The Audit Committee has the authority to audit the execution of duties of directors and executive officers and to decide on proposals submitted to the general meeting of shareholders for the election and dismissal of accounting auditors. The Audit Committee currently consists of six directors, including five independent directors and one standing Audit Committee member.
Hiroaki Yoshihara, the chairman of the Audit Committee, has been involved in accounting and other business practices at the KPMG Group for many years and possesses a considerable breadth of knowledge concerning finance and accounting.
In fiscal 2020, the Audit Committee held meetings on 17 days.
The Audit Committee conducted activities that were focused on its priority matters for consideration, which included the strengthening of collaboration and the facilitation of information sharing under a "Tripartite Audit" (audit by the Audit Committee, internal audit and audit by accounting auditors), and auditing of the establishment and operation of internal control systems from the perspective of risk management and validity of execution of duties. In addition, a standing committee member worked to obtain information as needed in a timely and accurate manner, mainly by collaborating with the Internal Auditing Office, among other departments, and attending important internal meetings such as the Senior Executive Committee, and facilitated information sharing with other committee members.
The Compensation Committee has the authority to determine remuneration policies for directors and executive officers and remuneration for individuals (including amounts of remuneration) based on them. Currently composed of five directors, including four independent directors, the committee strives to ensure objectivity, transparency, and fairness in the remuneration determination process.
In addition, the Compensation Committee verifies and reviews details of the process used for determining remuneration for individuals, including assessments concerning basic remuneration amounts, evaluations of progress made toward individual targets, and performance appraisals that are tied to short-term incentive compensation.
In fiscal 2020, the Compensation Committee held meetings on four days.
The Compensation Committee determined remuneration amounts for individual directors and executive officers in accordance with established policies while verifying and reviewing the processes and results of appraisals for performance and individual targets tied to short-term incentive compensation for executive officers. In addition, the committee reviewed the executive compensation system while giving due consideration to compensation granted to managers at global companies and the goal of sharing value with shareholders, and decided upon policies covering remuneration for directors and executive officers in fiscal 2021.

Provided information:
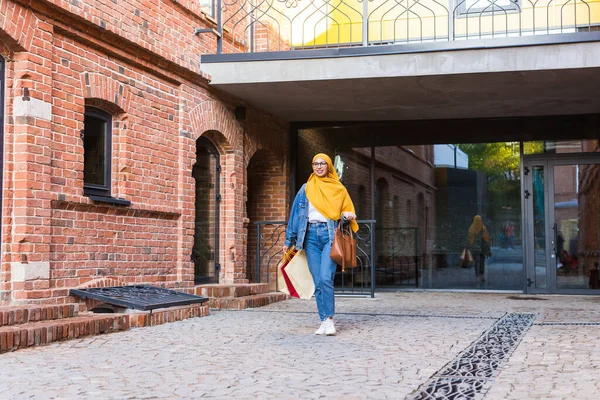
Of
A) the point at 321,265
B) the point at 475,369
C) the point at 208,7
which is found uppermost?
the point at 208,7

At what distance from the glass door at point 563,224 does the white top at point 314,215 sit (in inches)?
276

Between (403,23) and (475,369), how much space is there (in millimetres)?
8739

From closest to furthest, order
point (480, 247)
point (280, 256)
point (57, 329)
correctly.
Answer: point (57, 329) < point (480, 247) < point (280, 256)

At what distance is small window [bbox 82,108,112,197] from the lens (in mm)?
8894

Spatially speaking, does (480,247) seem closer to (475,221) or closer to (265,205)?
(475,221)

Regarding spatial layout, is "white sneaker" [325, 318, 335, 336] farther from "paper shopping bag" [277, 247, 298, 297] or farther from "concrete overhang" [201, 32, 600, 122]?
"concrete overhang" [201, 32, 600, 122]

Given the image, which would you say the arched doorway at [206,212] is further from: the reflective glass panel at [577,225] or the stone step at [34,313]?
the reflective glass panel at [577,225]

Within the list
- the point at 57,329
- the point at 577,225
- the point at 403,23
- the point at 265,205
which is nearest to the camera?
the point at 57,329

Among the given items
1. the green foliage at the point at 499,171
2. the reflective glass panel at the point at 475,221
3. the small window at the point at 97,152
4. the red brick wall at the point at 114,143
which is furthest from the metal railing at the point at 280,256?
the small window at the point at 97,152

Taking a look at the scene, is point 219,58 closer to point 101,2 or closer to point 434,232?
point 101,2

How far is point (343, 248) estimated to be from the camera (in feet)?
24.3

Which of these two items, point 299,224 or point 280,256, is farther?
point 280,256

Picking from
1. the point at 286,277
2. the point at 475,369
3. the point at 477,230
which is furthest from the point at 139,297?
the point at 477,230

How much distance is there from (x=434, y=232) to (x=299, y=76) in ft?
15.0
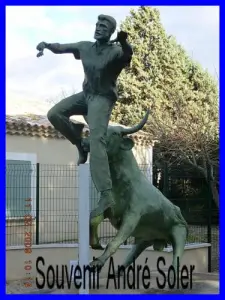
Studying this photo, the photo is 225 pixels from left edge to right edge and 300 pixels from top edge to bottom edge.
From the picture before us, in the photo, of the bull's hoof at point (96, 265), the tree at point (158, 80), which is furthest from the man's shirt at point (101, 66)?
the tree at point (158, 80)

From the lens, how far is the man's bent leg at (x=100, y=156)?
4.73 m

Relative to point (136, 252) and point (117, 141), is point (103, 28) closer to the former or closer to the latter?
point (117, 141)

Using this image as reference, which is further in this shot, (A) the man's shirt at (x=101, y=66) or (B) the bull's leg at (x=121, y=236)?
(A) the man's shirt at (x=101, y=66)

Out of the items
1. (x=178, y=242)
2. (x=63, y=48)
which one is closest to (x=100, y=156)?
(x=63, y=48)

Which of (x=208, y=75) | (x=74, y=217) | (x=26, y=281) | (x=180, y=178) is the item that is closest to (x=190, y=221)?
(x=180, y=178)

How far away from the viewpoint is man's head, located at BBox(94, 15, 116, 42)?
4.82 m

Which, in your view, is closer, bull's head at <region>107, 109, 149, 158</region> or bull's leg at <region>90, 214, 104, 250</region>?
bull's leg at <region>90, 214, 104, 250</region>

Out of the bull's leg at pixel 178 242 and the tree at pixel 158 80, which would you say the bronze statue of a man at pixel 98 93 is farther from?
the tree at pixel 158 80

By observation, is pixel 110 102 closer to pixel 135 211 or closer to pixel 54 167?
pixel 135 211

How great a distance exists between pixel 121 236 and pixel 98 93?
148cm

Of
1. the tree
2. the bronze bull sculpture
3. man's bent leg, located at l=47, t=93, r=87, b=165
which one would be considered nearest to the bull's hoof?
the bronze bull sculpture

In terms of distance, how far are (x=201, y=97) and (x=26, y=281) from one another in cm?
1439

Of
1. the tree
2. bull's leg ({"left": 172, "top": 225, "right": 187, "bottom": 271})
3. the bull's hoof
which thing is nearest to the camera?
the bull's hoof

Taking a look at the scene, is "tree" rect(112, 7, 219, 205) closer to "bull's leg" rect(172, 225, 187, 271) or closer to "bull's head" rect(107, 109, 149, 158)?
"bull's leg" rect(172, 225, 187, 271)
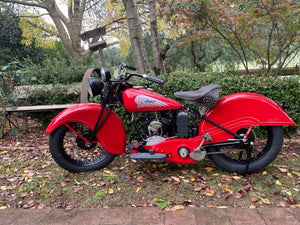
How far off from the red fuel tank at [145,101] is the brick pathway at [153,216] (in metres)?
1.05

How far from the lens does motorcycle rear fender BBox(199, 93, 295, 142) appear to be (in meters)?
2.48

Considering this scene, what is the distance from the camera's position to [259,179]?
8.37 feet

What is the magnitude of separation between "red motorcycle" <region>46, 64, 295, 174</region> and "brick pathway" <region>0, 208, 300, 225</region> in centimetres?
65

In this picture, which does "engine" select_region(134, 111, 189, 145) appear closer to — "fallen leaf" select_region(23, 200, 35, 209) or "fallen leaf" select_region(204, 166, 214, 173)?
"fallen leaf" select_region(204, 166, 214, 173)

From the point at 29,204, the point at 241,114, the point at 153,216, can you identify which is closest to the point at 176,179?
the point at 153,216

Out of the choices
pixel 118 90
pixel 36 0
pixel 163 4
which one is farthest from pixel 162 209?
pixel 36 0

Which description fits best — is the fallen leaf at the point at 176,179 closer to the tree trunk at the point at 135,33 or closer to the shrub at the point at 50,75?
the tree trunk at the point at 135,33

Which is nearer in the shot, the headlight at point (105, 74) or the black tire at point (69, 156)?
the headlight at point (105, 74)

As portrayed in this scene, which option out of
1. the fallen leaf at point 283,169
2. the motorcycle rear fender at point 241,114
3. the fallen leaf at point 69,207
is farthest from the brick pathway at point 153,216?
the motorcycle rear fender at point 241,114

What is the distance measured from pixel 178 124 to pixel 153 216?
39.9 inches

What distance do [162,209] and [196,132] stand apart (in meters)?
0.97

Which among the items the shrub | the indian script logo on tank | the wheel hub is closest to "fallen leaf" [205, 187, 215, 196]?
the indian script logo on tank

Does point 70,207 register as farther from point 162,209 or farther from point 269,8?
point 269,8

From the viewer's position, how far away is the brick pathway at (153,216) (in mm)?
1921
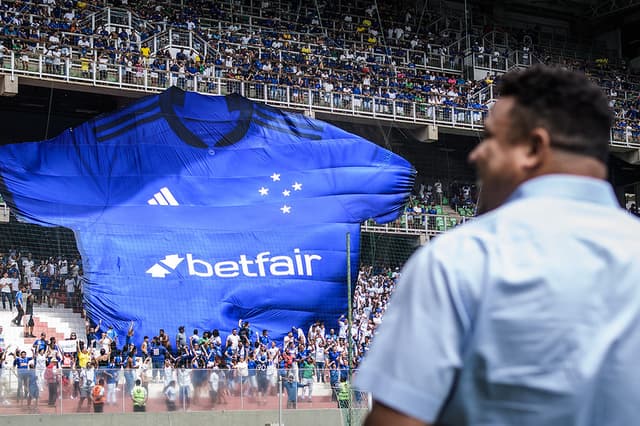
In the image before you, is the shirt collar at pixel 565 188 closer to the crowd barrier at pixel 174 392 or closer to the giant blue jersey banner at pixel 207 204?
the crowd barrier at pixel 174 392

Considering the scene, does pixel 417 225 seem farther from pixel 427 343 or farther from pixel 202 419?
pixel 427 343

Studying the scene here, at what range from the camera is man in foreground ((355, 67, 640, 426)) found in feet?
4.38

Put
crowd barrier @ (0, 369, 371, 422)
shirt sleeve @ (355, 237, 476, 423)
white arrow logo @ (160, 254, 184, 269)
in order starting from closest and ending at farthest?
shirt sleeve @ (355, 237, 476, 423) < crowd barrier @ (0, 369, 371, 422) < white arrow logo @ (160, 254, 184, 269)

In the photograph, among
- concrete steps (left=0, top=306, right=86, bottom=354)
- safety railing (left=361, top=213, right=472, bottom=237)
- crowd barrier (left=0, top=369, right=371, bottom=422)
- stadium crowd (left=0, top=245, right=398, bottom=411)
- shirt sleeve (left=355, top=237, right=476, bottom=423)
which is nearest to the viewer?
shirt sleeve (left=355, top=237, right=476, bottom=423)

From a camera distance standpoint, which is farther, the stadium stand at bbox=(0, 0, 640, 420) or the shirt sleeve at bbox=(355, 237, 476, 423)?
the stadium stand at bbox=(0, 0, 640, 420)

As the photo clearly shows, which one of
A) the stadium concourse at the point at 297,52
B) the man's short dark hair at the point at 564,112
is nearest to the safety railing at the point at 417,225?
the stadium concourse at the point at 297,52

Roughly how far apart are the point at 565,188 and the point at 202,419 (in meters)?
13.8

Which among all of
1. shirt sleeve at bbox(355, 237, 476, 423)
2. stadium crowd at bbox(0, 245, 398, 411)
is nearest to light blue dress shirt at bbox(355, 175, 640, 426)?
shirt sleeve at bbox(355, 237, 476, 423)

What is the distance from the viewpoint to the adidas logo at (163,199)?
63.3ft

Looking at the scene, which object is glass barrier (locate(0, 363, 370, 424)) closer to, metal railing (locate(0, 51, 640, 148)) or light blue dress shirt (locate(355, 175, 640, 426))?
metal railing (locate(0, 51, 640, 148))

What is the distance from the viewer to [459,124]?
28094mm

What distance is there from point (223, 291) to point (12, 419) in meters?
5.77

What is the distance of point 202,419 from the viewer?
582 inches

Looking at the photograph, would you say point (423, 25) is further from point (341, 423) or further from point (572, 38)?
point (341, 423)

Requests:
1. Using only the committee passage above, decide whether each statement agrees with it: (a) the Audit Committee currently has six directors, five of whom are independent; (b) the Compensation Committee met on 17 days in fiscal 2020; (c) the Compensation Committee decided remuneration policies for fiscal 2021. Give yes or no for each, with the deciding words of the passage quoted exactly.
2. Print the part of the committee passage starting with "The Audit Committee has" and going on through "finance and accounting.".

Solutions in order:
1.
(a) Yes: "The Audit Committee currently consists of six directors, including five independent directors and one standing Audit Committee member."
(b) No: "In fiscal 2020, the Compensation Committee held meetings on four days."
(c) Yes: "decided upon policies covering remuneration for directors and executive officers in fiscal 2021."

2.
The Audit Committee has the authority to audit the execution of duties of directors and executive officers and to decide on proposals submitted to the general meeting of shareholders for the election and dismissal of accounting auditors. The Audit Committee currently consists of six directors, including five independent directors and one standing Audit Committee member.
Hiroaki Yoshihara, the chairman of the Audit Committee, has been involved in accounting and other business practices at the KPMG Group for many years and possesses a considerable breadth of knowledge concerning finance and accounting.